EDIT: There was nothing wrong. I was an idiot. The below settings are correct.
I've set up an instance of mongodb (3.4) on windows, configured like this:
net:
port: 27017
ssl:
mode: preferSSL
PEMKeyFile: C:\...\mongodb.pem
CAFile: C:\...\mongodb.ca
allowConnectionsWithoutCertificates: true
The certificate is a CA-signed certificate issued for a specific domain and a wildcard subdomain.
I can then connect to the database from my local machine using a simple C# program that has the following connection string:
mongodb://user:password@hostname?ssl=true
and it works fine. The client is not using a certificate.

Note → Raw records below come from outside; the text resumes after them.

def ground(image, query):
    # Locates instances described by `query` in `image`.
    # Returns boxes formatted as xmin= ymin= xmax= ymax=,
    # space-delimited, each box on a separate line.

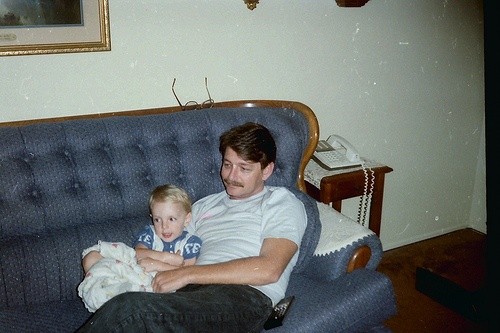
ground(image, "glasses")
xmin=172 ymin=77 xmax=214 ymax=111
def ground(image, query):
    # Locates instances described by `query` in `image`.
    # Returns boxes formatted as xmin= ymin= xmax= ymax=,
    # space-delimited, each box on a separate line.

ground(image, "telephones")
xmin=311 ymin=134 xmax=366 ymax=172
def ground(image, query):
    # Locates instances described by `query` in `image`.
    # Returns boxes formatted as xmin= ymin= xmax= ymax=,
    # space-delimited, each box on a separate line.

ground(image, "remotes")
xmin=263 ymin=295 xmax=295 ymax=330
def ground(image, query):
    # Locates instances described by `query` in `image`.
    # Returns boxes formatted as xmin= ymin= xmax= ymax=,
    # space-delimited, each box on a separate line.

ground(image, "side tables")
xmin=304 ymin=157 xmax=393 ymax=237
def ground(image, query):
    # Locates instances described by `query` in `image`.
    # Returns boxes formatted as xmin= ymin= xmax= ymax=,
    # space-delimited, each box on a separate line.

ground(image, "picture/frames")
xmin=0 ymin=0 xmax=111 ymax=56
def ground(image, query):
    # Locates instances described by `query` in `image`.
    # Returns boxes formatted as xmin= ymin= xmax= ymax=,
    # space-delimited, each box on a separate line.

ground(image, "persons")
xmin=82 ymin=185 xmax=200 ymax=291
xmin=75 ymin=123 xmax=307 ymax=332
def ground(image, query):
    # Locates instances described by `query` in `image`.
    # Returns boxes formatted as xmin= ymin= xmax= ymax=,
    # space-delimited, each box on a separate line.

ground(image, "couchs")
xmin=0 ymin=100 xmax=397 ymax=333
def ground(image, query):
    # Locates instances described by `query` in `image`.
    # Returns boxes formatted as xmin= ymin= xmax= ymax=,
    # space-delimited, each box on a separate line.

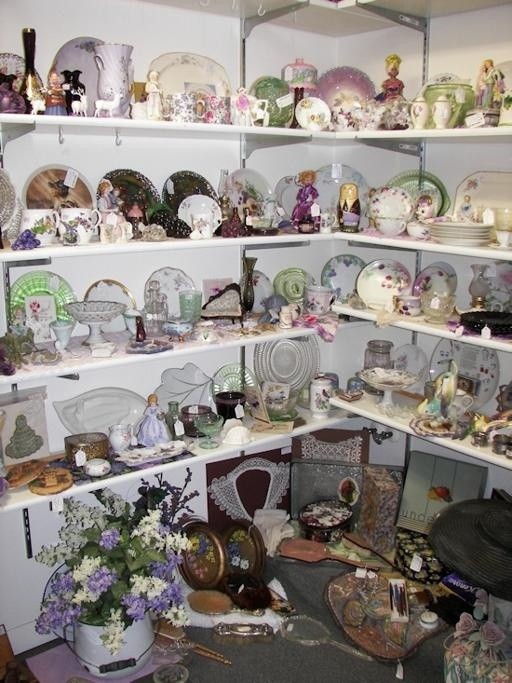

I've fiddled with the parameters and it really seems like it really is connecting using SSL:
- If I switch to
mode:requireSSL
and setssl=false
in the connection string, I cannot connect, which is expected - If I connect to a domain that is not included in the certificate, I get
The remote certificate is invalid according to the validation procedure.
, which is also expected - The only errors/warnings I see in the mongo log is
no SSL certificate provided by peer
- which is expected; the client is not using a certificate, thats why I've configuredallowConnectionsWithoutCertificates: true
However, when I look at the traffic using Wireshark, I can inspect all the packets and read the data being sent to and from the server in plaintext. There is no SSL/TLS layer in the packet details pane, just Ethernet, IP, TCP and then Mongo Wire protocol.
My question is: is this expected? Shouldn't the traffic be encrypted, and thus unreadable in Wireshark?